Revenue Issues Guidelines | PCG Approves Constitution

REVENUE ISSUE REGULATIONS
The draft Finance Bill and National Insurance Contribution Regulations were published yesterday by the Revenue. There are no real surprises but a few interesting points such as:

They have extended "intermediaries" to include not only companies and partnerships, but also individuals. This may be aimed at schemes which were trying to avoid IR 35 by having the contractor working as a self employed sole trader contracted to an offshore management company which then supplied the contractor on to the UK client. It was a key feature of such schemes that the contractor appeared to be outside the scope of IR 35 because they were working as a sole trader.

However having an individual as an intermediary under IR 35 raises an interesting possibility that sole traders might be able to work direct for clients without the client running the risk, which exists at present, that the sole trader's status might be held to be that of an employee rather than self employed. Currently in such situations the client would be liable for any additional PAYE or employer's NI that was due. But if IR 35 applies to individuals then that liability appears to shift to the worker, which would be good news for clients and could encourage them to use consultants who work as sole traders.

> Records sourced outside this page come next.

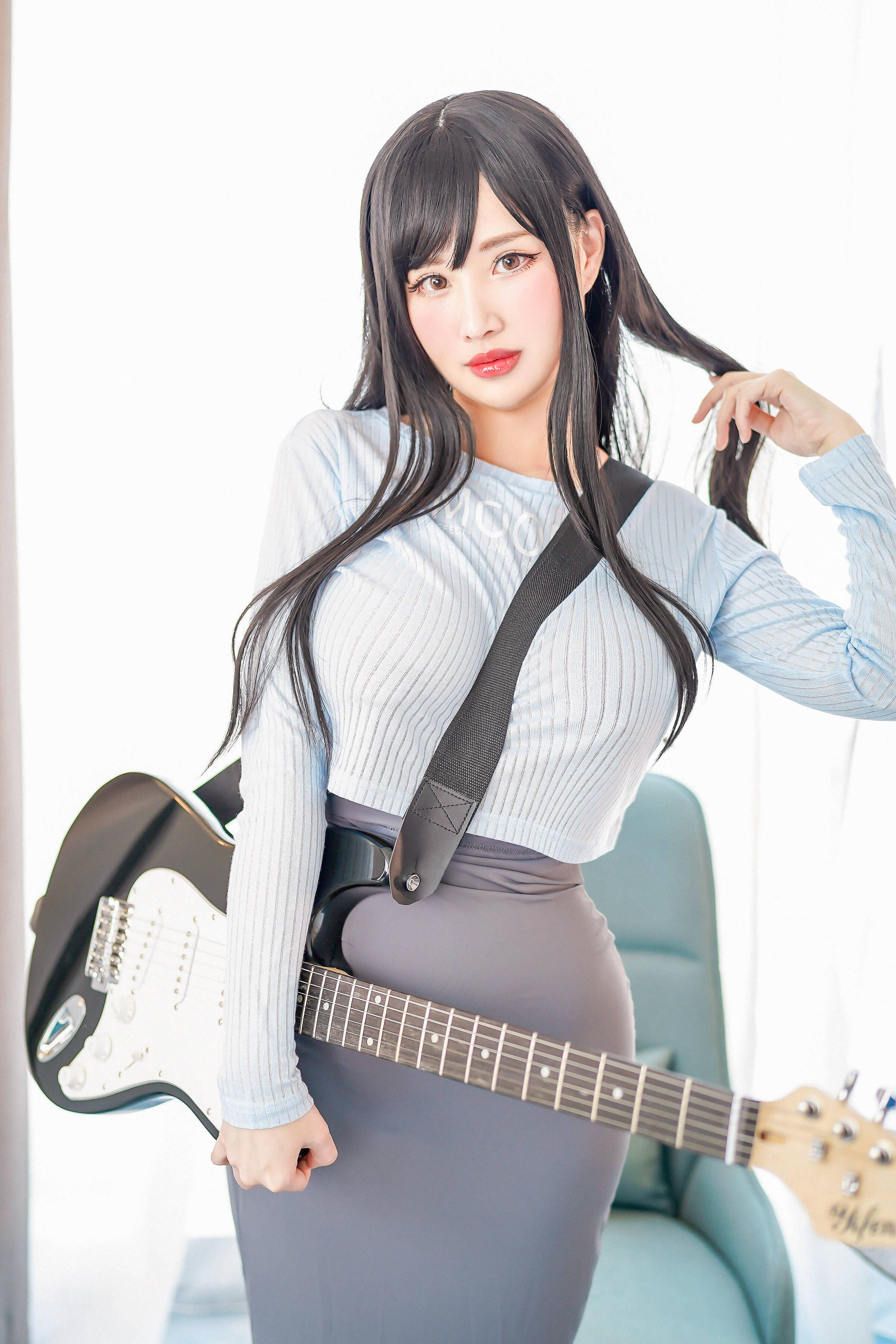 01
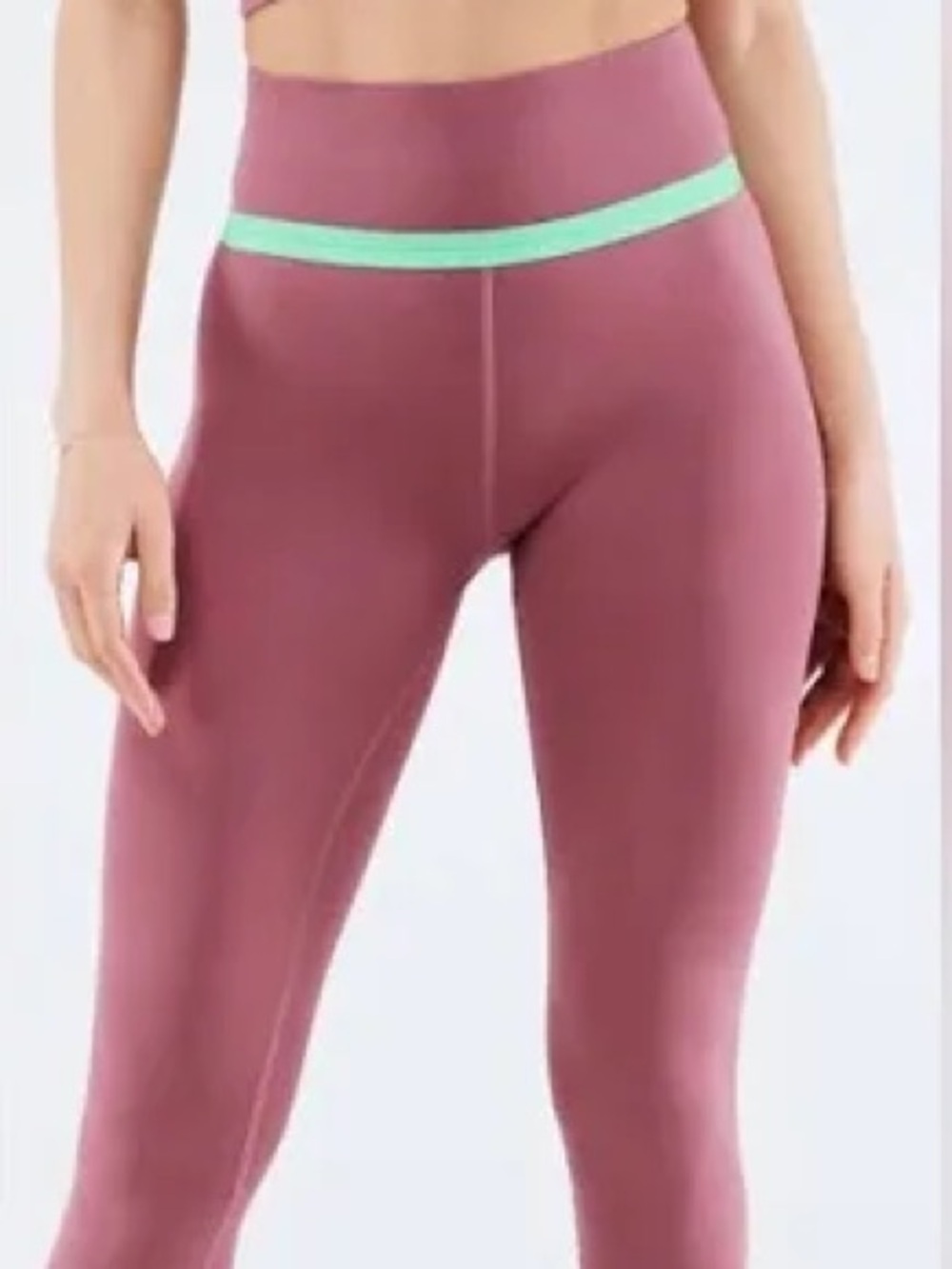 NWT Fabletics SculptKnit High Waisted Cut Out Back Seamless Leggings Size Medium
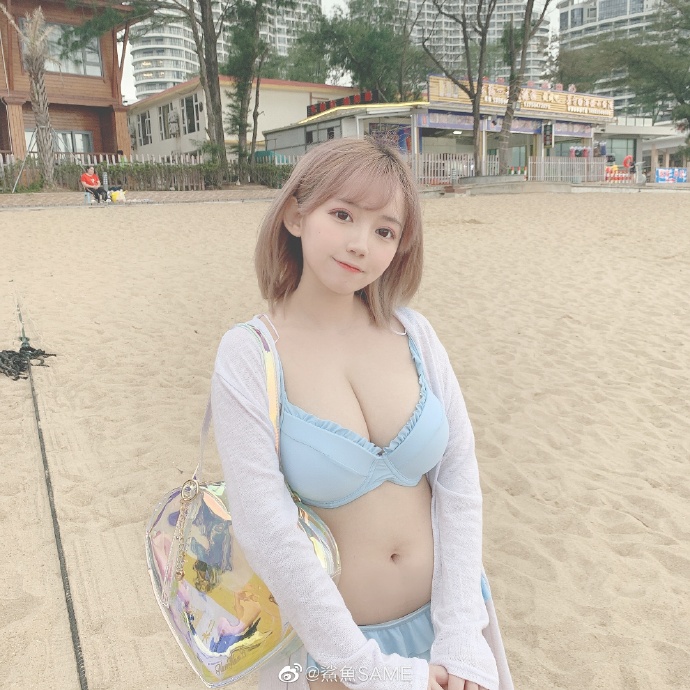 【博狗扑克】沙灘發現「超兇白嫩正妹」飽滿事業心太亮眼！甜美的「天菜顏值」氣質瞬間滿出來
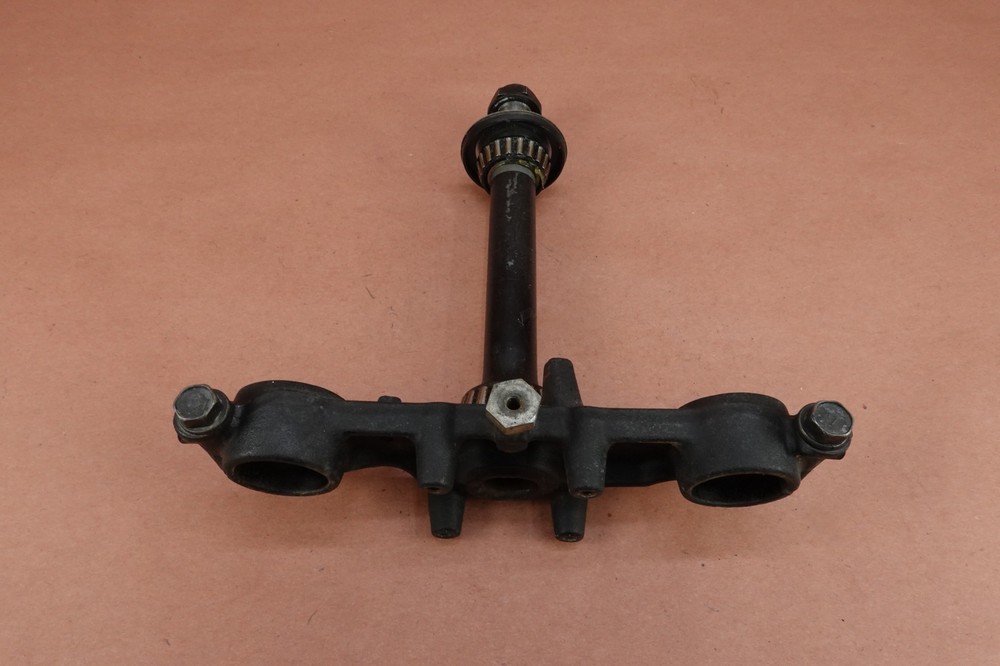 15 Suzuki DR200S DR 200 Triple Tree Lower Clamp Stem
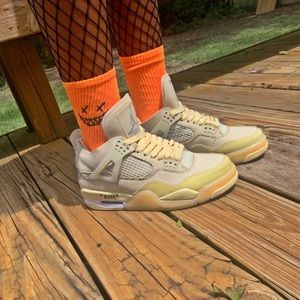 Jordan 4 Off Whites
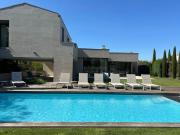 A VENDRE: VILLA CONTEMPORAINE PROCHE CENTRE VILLE !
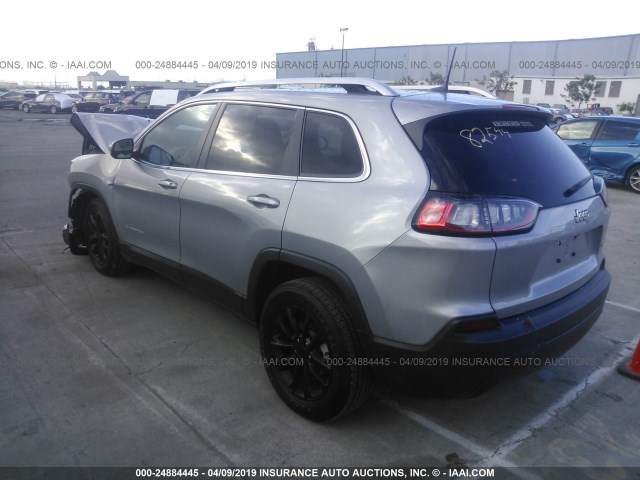 1C4PJLCB7KD114471 - 2019 JEEP CHEROKEE LATITUDE SILVER photo 3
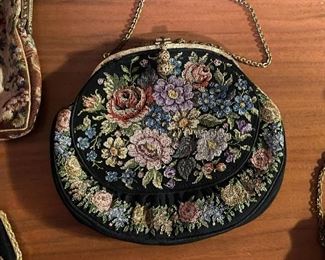 Women's Purses & Handbags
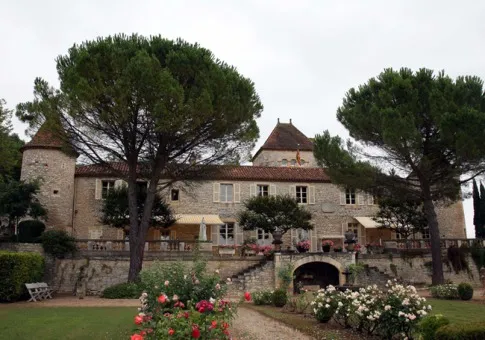 0411 chateau de caix france royal retreats 485x340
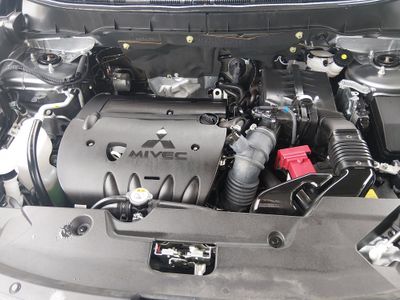 2025 Mitsubishi Outlander Sport — photo 9 view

As expected the drafts make it clear that the definition of relatives/connected persons includes a partner who is living with the worker as husband and wife.

The Regulations also cover the situation where there is a chain of more than one intermediary. There are rules to ensure that all the income the worker receives from any of the intermediaries is brought into account for IR 35 but they also ensure that there should be no double taxation. However, in the event that the last intermediary in the chain fails to account for all taxes and NI due in respect of the worker then all intermediaries in the chain are jointly and severably liable. The Revenue has confirmed to the PCG that it is not intended that agencies or clients might be held to be an intermediary within such a chain.

The Regulations clarify that the "deemed salary" payment under the rules is due either at the expected dates after the end of the tax year or on the date when the worker leaves the company, or ceases to be a shareholder or office holder. Hence the related PAYE and NI becomes due at those earlier times if the worker cease to be associated with the company or partnership.

Further work has been commisioned from our legal team to investigate these regulations and this will be reported on the PCG discussion forums. Members will note the seperate Legal FAQ section which will be moderated by Bevan Ashford, our retained Lawyers. With some 500 staff they are one of the largest Provincial law firms in the Country and will shortly be opening up a telephone hot-line for the benefit of members. This will augment the advice provided on the fora.

Work has now been finalised on the sample direct contract as a result of extensive consultation. This contract, describing a direct relationship, will now be completed and available by the end of this month. This contract will be available on the members site and work is starting on sample Agent/contractor and Client/Agent contracts. These may be modified as a result of the DTI Agency regulation review. The PCG is expecting to be invited to further consultations with regard to these regulations in the near future.

PCG APPROVES CONSTITUTION
The membership, in an Internet ballot, approved the new rules and Nominations are now being accepted for the new Consultative Council. Please see the members home page for details. This is expected to be one of the first examples of elections held entirely over the internet.